The US presidential election is next week, on November 5. This event traditionally has a significant impact on the global financial markets. A lot can change dramatically with a new president-elect — from taxation to foreign policy.
We have prepared a detailed analysis of what you can expect from the upcoming election. Overall, dramatic changes always mean volatility. To prepare to trade on volatility, ensure you have funded your account so you can promptly open your positions when the time is right.

Historic examples
To better understand the possible impact, let’s consider examples from the recent decades of the United States’ history.
2000: Bush vs. Gore
The election ended with a disputed vote count in Florida, which caused significant volatility in the markets. The S&P 500 index, which was at about 1,400 points in early November 2000, fluctuated over the next few months. During the first month, the index fell by 6.47%, partly because of concerns over the uncertainty of the new administration and its economic policies.
2008: Obama vs. McCain
The election occurred during the global financial crisis and led to significant market changes after Barack Obama’s victory. After the election, the S&P 500 index fell by 10.75% but fully recovered by the end of the year and continued to rise, driven by investor optimism over plans to reform health care and financial regulations.
Obama promised measures to save the economy, which boosted stocks in health care and infrastructure-related sectors. However, volatility persisted, and 2008 was a challenging year for stock markets overall.
2016: Trump vs. Clinton
The election was a sensation when Donald Trump defeated Hillary Clinton, which surprised many analysts and investors. After the results were announced, the S&P 500 index rose 5.77% in the first month. Investors anticipated tax cuts and less regulation, which boosted stocks in energy and finance.
Financial stocks, such as banks, particularly benefited from Trump’s victory as his administration proposed to ease the regulations imposed after the 2008 financial crisis.

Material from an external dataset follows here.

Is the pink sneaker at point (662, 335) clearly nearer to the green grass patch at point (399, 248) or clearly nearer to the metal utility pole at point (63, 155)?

S&P 500 in the first post-election month of 2016
2020: Biden vs. Trump
The 2020 election took place amid the COVID-19 pandemic. Initially, Biden’s victory caused short-term volatility, but the S&P 500 index quickly recovered and continued to grow. The main growth drivers were expectations of a massive economic stimulus and vaccination program.

S&P 500 in the first post-election month of 2020
Markets affected by the election results
Stock market
The equity market is one of the most sensitive to election results. Investors evaluate how the new president’s politics may affect corporate earnings. The reaction depends on the sector: an election could lead to stock gains in energy and finance if the president-elect supports traditional businesses or to growth in technology and renewable energy because of his focus on social and environmental programs.
Bond market
Expectations about changes in government policy can cause interest rates to fluctuate. For example, if a new president promises significant fiscal spending, inflation expectations can grow, leading to higher interest rates and falling bond prices.
Commodities
• Energy policies can significantly affect oil and gas prices. If the president-elect supports increased production, this could push prices down. However, a focus on sustainability could stimulate demand for alternative energy sources.
• Gold is considered a safe-haven asset in any situation of uncertainty. Investors may increase their investments in gold, pushing the price of gold-based instruments higher.
Currency market
• Expectations of changes in economic policy can affect the US dollar. For example, if the president-elect proposes programs to deepen the budget deficit, it could weaken the USD. Vice versa, positive economic expectations could strengthen it.
• Investors may also reconsider their positions in other currencies depending on political risks and expected changes in economic policy.

XAUUSD in the first post-election month
What if Kamala Harris wins
• Harris proposes to increase taxes on high-income earners and large corporations.
This could damage corporate profitability and cause anxiety in the stock market.
• A focus on clean technology and sustainability could lead to increased investment in renewable energy.
Equities are expected to rise in sustainability and healthcare, but traditional sectors may face risks.
• Expanding social programs in healthcare and education could increase government spending and debt.
The dollar may weaken, causing investors to worry about the country’s future financial health.
What if Donald Trump wins
• Trump proposes reducing corporate tax from 21% to 15% for local manufacturers. This could stimulate economic growth, increase investment, and create jobs, but it could also increase the budget deficit.
Stocks in energy, construction, and manufacturing sectors are expected to rise. The US dollar could strengthen if investors see the United States as a more attractive place to invest due to tax cuts.
• Trump will continue his trade war with China, which could damage global supply chains and lead to market volatility.
However, trade war politics may cause volatility and risks for international companies.
How should you trade?
The election between Donald Trump and Kamala Harris is a critical event that could dramatically impact financial markets next week and for months. Traders and investors must carefully analyze the candidates’ agendas and long-term economic implications to make informed decisions in uncertain conditions.
Next week and a few months after the election will be crucial, and we can expect intense volatility. Make sure you understand these factors to develop an effective risk management strategy and optimize your portfolio depending on the election outcome.